Tuesday, May 13, 2008

S.F. settles excessive force suit

Kelly Medora, a petite preschool teacher who weighed about 118 pounds, went out with a friend in North Beach one Saturday night in 2005 for some fun.
Instead, San Francisco police officer Christopher Damonte, who weighed about 250 pounds, arrested her for jaywalking, twisted her arm behind her back and broke it with an audible crack.
Although Damonte and the city denied wrong doing, the city recently mailed Medora a check for $235,000, the largest amount ever to settle a lawsuit claiming San Francisco police used excessive force not involving a weapon.
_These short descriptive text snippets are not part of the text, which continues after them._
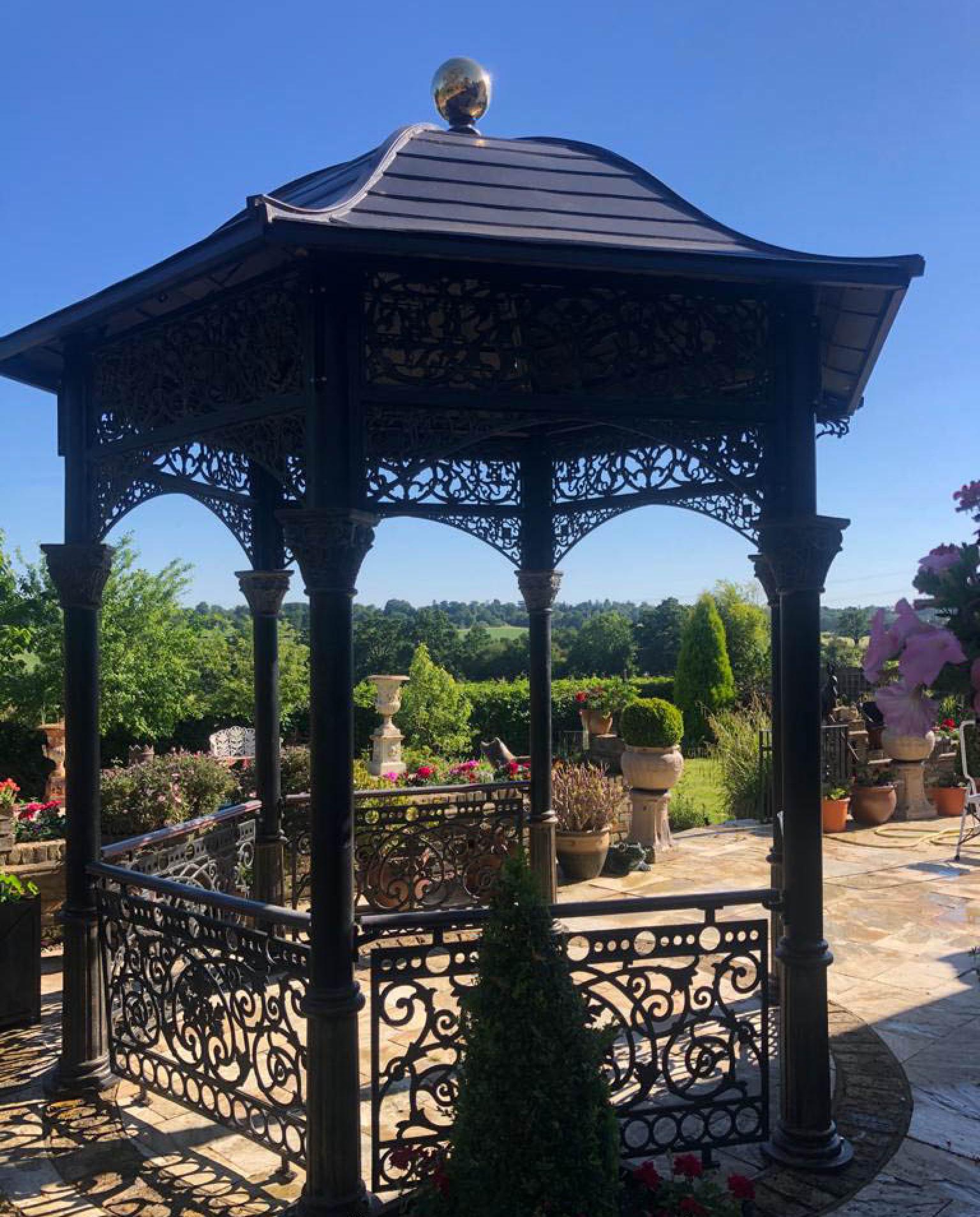 Victorian Gazebo Cast Iron Garden Pavillion Architectural Shade Bandstand 10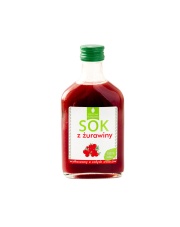 SOK Z ŻURAWINY 200ml bez dodatków cukru i konserwantów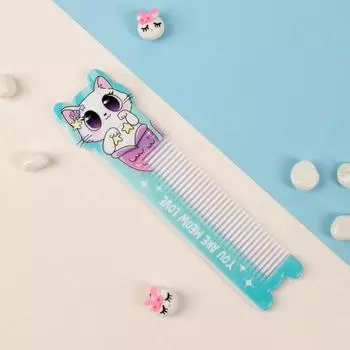 Расчёска фигурная «Кошка-русалка», 14.73.8(±1) см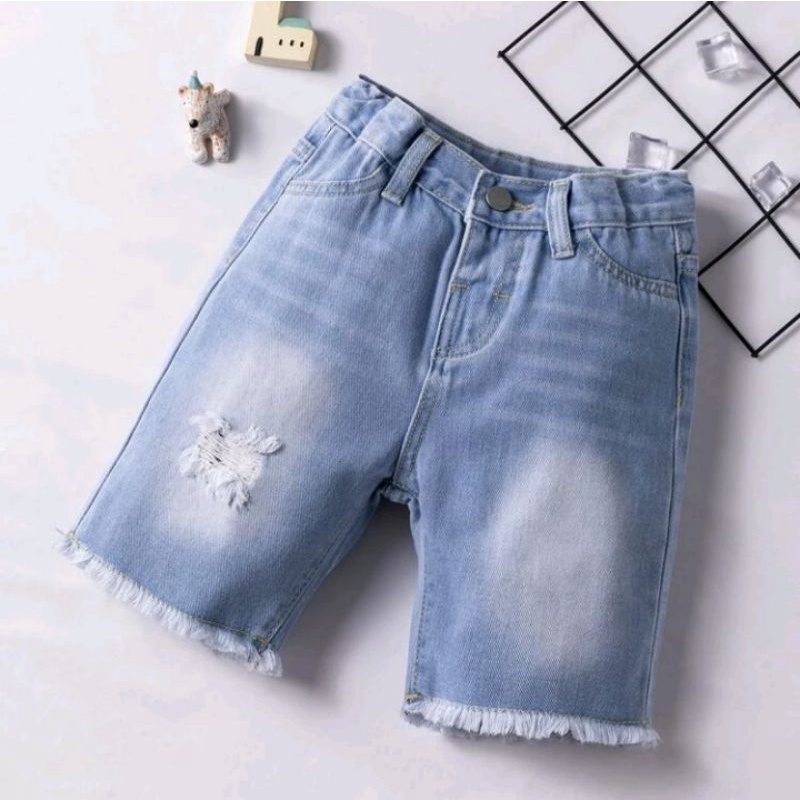 Bermuda jeans infantil com elastico hot sale na cintura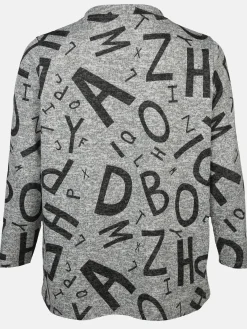 Damen Sonja Blank Große Größen Flauschshirt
Cops in America are heavily armed and trained to be bullies. They routinely force their way into situations where they are hardly needed or wanted; they deliberately escalate confrontations in order to "get control of the situation" through superior belligerence; they routinely hurt people, use force first and ask questions later; and they invariably pass off even the most egregious violence against harmless or helpless people as "self-defense" or as the "necessary" means to accomplish a completely unnecessary goal.
Even if a cop arrests an assault victim for interfering with the Investigation of her own assault, and then forces her into a cell where she can be strip-searched, over her screams of protest, with male guards wrenching her arms and holding her down, we are informed that these gang rapists were Just Following Orders. Cops are also elaborately trained in the use and abuse of the legal system, and know very well which judges are most likely to absolve them of any wrong doing.
With few exceptions, the best that most victims of police violence can realistically ever hope for by way of compensation is an "Oops, we bad", and a "Fuck you, civilian" is what they are far more likely to get.